__Using the information__
[1] In the article on U.S. hostilities with Iran, condense the paragraph beginning "A senior administration official said" into one shorter sentence that keeps its main facts.
[2] Resume the article on U.S. hostilities with Iran, picking up after its final sentence.

:: Excerpt ::

Washington— The Trump administration said on Thursday that U.S. hostilities with Iran have effectively ended due to a ceasefire that began in early April, an interpretation aimed at avoiding a legal requirement for President Donald Trump to seek congressional authorization for military action beyond 60 days.

A senior administration official said the hostilities that began on Feb. 28 had “terminated” for purposes of the War Powers Resolution of 1973, arguing that the U.S. military and Iran have not exchanged fire since a two-week ceasefire took effect on April 7.

The position builds on remarks by Defense Secretary Pete Hegseth, who told lawmakers during Senate testimony earlier Thursday that the administration believes the ceasefire pauses or stops the 60-day clock mandated under the law.

“We are in a ceasefire right now, which our understanding means, the 60-day clock pauses or stops,” Hegseth said before the Senate Armed Services Committee.Under the War Powers Resolution, Congress must authorize military action within 60 days of a president notifying lawmakers of hostilities or the administration must end the campaign, with a possible 30-day extension allowed for withdrawal.

:::
:: Data ::

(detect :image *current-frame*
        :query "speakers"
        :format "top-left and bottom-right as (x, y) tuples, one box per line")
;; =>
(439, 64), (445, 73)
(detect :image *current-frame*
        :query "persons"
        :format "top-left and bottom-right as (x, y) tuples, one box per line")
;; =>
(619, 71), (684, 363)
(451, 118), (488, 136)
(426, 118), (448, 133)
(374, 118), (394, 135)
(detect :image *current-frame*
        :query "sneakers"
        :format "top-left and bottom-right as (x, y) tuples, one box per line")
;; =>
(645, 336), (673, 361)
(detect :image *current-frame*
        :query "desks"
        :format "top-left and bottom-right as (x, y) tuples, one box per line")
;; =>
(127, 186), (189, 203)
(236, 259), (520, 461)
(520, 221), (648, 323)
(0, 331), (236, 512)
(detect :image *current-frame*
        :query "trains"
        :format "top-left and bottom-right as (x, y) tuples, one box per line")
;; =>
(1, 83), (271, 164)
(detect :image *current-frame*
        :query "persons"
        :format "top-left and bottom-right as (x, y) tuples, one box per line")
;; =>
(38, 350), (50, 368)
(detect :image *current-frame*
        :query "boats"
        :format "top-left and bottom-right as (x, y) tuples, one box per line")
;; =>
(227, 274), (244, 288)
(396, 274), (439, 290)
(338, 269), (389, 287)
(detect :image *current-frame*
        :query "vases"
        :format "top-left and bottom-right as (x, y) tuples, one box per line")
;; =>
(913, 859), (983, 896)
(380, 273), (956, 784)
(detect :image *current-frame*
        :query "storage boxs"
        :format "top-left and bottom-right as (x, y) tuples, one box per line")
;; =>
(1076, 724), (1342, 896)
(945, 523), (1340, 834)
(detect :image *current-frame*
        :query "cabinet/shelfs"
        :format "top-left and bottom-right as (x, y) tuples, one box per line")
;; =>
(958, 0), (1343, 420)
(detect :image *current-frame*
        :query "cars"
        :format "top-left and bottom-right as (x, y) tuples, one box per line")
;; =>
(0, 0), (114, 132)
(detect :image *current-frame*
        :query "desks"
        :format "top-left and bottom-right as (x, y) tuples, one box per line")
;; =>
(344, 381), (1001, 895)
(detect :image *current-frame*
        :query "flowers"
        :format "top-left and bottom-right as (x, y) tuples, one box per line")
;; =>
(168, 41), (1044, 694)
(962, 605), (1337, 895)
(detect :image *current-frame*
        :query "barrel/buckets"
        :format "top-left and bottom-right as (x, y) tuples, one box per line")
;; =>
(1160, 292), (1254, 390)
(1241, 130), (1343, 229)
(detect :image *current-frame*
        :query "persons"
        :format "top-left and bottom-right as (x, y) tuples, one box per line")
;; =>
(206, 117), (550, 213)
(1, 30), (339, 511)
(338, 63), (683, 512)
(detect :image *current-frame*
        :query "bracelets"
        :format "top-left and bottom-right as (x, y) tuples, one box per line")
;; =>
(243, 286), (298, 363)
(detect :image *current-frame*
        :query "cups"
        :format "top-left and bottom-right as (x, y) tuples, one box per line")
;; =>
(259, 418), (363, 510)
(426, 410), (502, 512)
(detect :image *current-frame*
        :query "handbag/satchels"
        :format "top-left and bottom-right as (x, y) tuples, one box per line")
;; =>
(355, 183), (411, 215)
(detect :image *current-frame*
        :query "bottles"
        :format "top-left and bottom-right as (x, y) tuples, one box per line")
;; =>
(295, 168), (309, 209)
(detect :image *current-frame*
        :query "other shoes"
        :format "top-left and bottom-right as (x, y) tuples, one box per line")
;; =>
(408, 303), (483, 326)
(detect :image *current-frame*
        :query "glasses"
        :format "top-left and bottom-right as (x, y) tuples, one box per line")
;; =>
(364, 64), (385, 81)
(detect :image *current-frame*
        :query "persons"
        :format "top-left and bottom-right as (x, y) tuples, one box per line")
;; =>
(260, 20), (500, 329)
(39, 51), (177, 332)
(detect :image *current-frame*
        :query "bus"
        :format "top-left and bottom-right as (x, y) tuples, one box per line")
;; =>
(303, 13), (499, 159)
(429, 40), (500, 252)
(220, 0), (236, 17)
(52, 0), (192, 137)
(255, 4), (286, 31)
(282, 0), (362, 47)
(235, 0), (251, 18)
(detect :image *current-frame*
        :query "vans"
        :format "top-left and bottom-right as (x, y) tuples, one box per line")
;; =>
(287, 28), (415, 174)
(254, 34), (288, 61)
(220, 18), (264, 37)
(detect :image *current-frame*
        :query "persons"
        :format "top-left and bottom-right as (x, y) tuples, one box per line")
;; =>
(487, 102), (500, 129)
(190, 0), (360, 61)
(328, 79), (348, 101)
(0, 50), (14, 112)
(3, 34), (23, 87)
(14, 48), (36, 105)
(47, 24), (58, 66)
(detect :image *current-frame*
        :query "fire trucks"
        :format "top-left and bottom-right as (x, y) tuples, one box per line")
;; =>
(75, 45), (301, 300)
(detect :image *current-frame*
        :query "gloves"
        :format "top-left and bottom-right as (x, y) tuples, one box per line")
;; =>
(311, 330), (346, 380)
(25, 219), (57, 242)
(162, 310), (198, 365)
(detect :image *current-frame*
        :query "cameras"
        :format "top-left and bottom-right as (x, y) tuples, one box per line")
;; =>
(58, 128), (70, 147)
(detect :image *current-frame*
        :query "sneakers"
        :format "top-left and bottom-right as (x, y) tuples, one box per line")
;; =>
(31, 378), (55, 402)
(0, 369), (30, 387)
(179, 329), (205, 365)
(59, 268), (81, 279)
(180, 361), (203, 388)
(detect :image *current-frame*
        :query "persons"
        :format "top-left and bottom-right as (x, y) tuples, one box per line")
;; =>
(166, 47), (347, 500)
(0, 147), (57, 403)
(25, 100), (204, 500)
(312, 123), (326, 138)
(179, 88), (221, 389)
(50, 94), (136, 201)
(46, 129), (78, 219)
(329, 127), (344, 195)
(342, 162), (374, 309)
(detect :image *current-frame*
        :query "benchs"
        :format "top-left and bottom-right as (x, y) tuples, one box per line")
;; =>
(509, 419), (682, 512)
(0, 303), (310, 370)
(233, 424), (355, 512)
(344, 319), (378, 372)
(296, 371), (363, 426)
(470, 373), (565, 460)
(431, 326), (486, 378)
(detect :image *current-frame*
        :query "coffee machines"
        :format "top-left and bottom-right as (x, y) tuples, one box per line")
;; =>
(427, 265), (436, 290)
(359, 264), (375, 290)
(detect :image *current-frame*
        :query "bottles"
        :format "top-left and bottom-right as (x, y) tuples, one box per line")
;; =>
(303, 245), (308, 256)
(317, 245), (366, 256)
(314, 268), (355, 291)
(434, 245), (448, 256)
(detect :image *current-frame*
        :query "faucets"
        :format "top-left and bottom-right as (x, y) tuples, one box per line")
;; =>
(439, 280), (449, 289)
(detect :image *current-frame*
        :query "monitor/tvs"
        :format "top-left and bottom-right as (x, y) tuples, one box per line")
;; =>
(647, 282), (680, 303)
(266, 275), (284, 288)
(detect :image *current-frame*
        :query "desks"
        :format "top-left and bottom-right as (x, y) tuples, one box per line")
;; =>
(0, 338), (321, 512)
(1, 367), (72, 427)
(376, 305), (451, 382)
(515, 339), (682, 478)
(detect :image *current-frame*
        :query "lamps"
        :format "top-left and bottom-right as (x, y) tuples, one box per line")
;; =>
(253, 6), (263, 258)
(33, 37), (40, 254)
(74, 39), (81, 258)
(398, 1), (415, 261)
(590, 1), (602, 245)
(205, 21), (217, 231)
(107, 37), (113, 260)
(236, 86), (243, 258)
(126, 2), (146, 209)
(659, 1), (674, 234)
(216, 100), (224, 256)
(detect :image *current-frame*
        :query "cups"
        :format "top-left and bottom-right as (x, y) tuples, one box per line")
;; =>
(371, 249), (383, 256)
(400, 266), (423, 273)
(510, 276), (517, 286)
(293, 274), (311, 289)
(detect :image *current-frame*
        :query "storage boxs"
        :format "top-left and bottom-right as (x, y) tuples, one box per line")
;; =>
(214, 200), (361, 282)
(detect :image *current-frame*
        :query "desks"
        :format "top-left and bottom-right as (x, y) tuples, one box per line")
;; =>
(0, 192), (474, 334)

:::

__Written responses__
[1] A senior administration official said the hostilities that began Feb. 28 had "terminated" under the War Powers Resolution of 1973, because U.S. forces and Iran have not exchanged fire since a two-week ceasefire started on April 7.

[2]
That deadline falls on Friday for Trump’s Iran operation.The White House has not sought formal approval from Congress, even as U.S. naval operations continue in the Gulf and Iran maintains pressure over the Strait of Hormuz while Washington enforces a blockade aimed at preventing Iranian oil exports.

Democrats and some Republicans have argued that the administration is legally required to obtain congressional approval and that the ceasefire does not suspend the statute.

Senator Susan Collins of Maine, one of the few Republicans to back a Senate effort to halt military action without authorization, said the deadline was binding and not optional.

“That deadline is not a suggestion; it is a requirement,” Collins said, adding that any further military action must have “a clear mission, achievable goals, and a defined strategy for bringing the conflict to a close.”

The Senate on Thursday rejected, for a sixth time, a Democratic-led measure seeking to end U.S. military action in Iran absent congressional approval, allowing Republicans to avoid a direct confrontation with Trump as the legal deadline approached.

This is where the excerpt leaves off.